Je cherchais des habits à substituer à ceux que je portais. Je ne pris pas la peine de me doucher, bien que je fusse persuadée que cela m'aurait fait un bien fou. Je regardais par ma petite fenêtre le temps qu'il faisait. C'était tout gris. Ça aurait été étrange que je mette des lunettes de soleil par ce temps, j'entrepris alors de me mettre beaucoup (trop) de maquillage pour cacher mes cernes. A vrai dire il n'y avait pas que mes cernes qu'il fallait cacher... Lorsque je fus fin prête je retrouvais le reste de la famille dans le salon.
-Tu es rentrée tard hier, gronda ma mère.
- Pas très tôt, effectivement, répondis-je d'un ton presque insolent tout en préparant mon sac.

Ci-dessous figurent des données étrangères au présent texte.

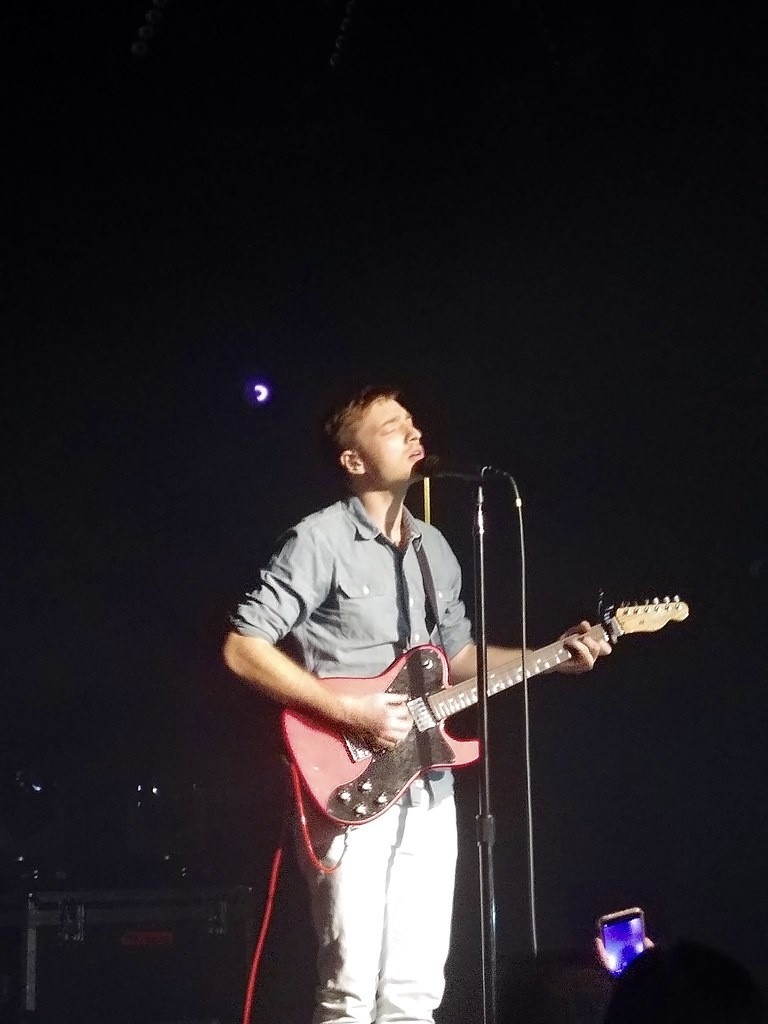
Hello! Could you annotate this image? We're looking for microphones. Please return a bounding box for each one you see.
[419,454,495,488]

Nous voilà dans la voiture, pour cinq heures. Mon petit frère s'était rendormi, tout comme ma mère, tandis que mon père était concentré sur la route. Moi je regardais les paysages qui défilaient au dehors du véhicule en repensant à la soirée d'hier. Quelle belle connerie j'avais fait quand même !
Mon regard se perdit dans les champs qui se présentaient à moi, tous plus grands et colorés les uns que les autres. Mon esprit quant à lui se surpris à vagabonder dans mon monde imaginaire, celui que je me construisais jour après jour depuis ma plus tendre enfance.
Le soleil se levait, éclairant de ses chauds rayons matinaux les larges champs de blés, les rendant ainsi beaucoup plus lumineux qu'ils ne l'étaient déjà. Je m'imaginais alors courir à toute allure dans ces grands carrés de nature, vêtue d'une fine robe d'été blanche. J'étais heureuse, sans raison particulière. Mes longs cheveux volaient dans le vent frais de ce début de journée. Je me voyais, m'allonger parmi tout le blé, aux anges. Puis un corps vint me cacher du soleil. J'ouvrais alors les yeux pour voir un garçon aux cheveux noirs mi-longs. Il me souriait, dévoilant ses dents parfaitement alignées et blanches sur lesquelles venaient frapper les rayons de soleil, les faisant scintiller. On aurait dit qu'on se connaissait. Je lui rendais alors son sourire et il me tendit la main m'invitant à me relever. Sans hésiter une minute, j'attrapais sa main et fus agréablement surprise par la douceur frappante de sa peau. Je me relevais très légèrement comme si j'allais m'envoler. Je gardais mes yeux fixés dans les siens, d'un azur qui se confondrait presque avec le ciel. Je me perdis dans cet océan de beauté. Ce garçon était irréel, sa beauté ne pouvait exister. Il me rapprocha de lui, collant mon torse au sien, glissant sa main sur ma cambrure. Son autre main vint se perdre dans mes longs cheveux. Il approcha sa bouche de mes lèvres qui n'attendaient que lui. Au moment où son parfum enivra mes narines tant il était proche de moi, je me réveillais. Quelle frustration ! En plus, ce garçon... J'avais la sensation de le connaître.